The global economy begins recovery with lifting of containment measures
Most global economies were stalled during the pandemic due to containment measures like countrywide shutdowns. This led to economies going into a sudden shock with global trade experiencing a slowdown while labour markets saw massive job losses. Thus, the decrease in real GDP is also driven by a slump in consumption and investment. On the other hand, the dive in real GDP could have been shoddier if some governments had not intervened to moderately counteract the negative contributions, the report stated.
However the case, the economic projections stay uncertain as they basically depend on the evolution of the pandemic and measures put in place to control the crisis. On the other hand, with a number of countries like the United States faced with a second wave of the pandemic, they might revert to severe control measures like shutdowns to slow down the recovery. However, it is fundamentally expected that most governments will be all set for erratic occurrences locally, and give way for targeted local containment strategies.

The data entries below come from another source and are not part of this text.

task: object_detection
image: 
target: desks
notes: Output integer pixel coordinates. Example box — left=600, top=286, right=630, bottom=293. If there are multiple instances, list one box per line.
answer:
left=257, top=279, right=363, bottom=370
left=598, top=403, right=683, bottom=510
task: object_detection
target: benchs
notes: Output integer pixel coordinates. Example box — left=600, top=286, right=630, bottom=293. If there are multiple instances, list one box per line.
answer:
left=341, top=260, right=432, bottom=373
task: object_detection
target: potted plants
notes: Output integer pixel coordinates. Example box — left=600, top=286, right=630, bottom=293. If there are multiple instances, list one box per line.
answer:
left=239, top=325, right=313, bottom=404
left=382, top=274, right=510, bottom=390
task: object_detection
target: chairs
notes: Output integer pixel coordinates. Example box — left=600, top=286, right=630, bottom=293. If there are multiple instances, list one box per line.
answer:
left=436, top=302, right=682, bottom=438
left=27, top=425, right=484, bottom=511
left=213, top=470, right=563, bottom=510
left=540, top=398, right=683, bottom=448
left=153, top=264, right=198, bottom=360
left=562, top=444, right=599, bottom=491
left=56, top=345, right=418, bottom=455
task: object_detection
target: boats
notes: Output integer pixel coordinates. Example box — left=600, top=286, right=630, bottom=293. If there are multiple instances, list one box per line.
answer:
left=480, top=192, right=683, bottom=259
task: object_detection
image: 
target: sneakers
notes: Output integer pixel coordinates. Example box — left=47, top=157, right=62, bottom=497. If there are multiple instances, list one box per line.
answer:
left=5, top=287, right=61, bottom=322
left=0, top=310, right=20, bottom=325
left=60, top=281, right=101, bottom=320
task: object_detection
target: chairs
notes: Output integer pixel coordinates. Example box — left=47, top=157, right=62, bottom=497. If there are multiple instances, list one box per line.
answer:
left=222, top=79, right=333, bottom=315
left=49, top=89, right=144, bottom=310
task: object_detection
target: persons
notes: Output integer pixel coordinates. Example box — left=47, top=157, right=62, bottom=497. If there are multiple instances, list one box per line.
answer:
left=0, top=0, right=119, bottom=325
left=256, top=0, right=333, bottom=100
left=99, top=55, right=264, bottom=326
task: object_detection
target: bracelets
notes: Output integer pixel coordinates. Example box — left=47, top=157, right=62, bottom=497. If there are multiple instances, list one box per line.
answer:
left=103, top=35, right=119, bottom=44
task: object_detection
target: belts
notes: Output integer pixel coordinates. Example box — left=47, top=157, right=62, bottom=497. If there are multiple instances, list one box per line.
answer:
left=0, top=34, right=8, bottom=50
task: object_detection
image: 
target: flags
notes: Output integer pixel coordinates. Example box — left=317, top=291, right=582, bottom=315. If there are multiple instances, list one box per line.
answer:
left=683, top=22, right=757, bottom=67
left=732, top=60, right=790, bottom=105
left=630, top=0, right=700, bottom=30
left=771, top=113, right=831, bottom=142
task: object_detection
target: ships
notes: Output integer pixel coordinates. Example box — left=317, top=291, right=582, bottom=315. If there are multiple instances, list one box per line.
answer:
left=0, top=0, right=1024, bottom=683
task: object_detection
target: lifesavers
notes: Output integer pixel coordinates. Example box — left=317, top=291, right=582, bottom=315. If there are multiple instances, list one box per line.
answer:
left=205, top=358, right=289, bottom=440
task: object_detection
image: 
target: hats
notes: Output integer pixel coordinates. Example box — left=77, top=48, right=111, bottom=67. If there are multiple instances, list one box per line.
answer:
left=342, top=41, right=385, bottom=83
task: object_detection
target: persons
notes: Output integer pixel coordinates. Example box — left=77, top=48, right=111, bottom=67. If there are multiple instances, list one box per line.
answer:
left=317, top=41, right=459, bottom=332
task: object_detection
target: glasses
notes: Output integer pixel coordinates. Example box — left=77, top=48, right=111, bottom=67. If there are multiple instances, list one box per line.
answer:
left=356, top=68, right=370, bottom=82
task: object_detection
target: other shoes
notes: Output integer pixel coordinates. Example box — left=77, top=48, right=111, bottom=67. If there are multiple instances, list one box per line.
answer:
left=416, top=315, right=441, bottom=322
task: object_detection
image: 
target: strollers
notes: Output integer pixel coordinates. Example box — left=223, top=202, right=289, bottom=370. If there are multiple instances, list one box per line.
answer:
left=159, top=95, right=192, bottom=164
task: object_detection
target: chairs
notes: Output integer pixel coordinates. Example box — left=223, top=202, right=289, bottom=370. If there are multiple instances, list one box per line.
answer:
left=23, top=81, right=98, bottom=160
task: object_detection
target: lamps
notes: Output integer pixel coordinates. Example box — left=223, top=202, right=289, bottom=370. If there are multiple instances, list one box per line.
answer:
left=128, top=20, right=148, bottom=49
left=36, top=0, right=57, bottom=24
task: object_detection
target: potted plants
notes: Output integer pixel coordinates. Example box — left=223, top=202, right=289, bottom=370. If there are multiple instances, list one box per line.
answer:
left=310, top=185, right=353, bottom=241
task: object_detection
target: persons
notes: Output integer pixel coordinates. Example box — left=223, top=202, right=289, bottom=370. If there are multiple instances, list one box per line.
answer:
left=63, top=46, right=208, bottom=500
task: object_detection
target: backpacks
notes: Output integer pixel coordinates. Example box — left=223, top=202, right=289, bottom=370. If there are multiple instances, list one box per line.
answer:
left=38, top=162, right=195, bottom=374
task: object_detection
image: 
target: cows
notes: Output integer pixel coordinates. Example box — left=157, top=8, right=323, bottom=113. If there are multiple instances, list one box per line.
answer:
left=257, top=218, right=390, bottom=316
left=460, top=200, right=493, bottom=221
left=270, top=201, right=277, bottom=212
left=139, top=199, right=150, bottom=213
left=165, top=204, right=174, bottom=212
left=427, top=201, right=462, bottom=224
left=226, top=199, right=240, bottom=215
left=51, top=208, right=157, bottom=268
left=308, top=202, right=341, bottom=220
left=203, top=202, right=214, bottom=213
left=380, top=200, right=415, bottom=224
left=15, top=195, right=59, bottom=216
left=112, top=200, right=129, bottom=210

China’s economy in positive recovery despite being Covid-19 epicentre globally
As the rest of the world find solutions in their struggle to contain the virus, China, despite being the virus’s epicentre has benefitted from the pandemic, while its economy has taken off after the containment measures adopted began to pay off. Remarkably, the country is witnessing a boost in local consumption.
Furthermore, the leading global manufacturer has seen most companies resume normal operations in China; now exporting consumer electronics, personal protection equipment, and other goods, which are in high demand during the pandemic. Also, China has been able to create jobs with fewer imports into the country.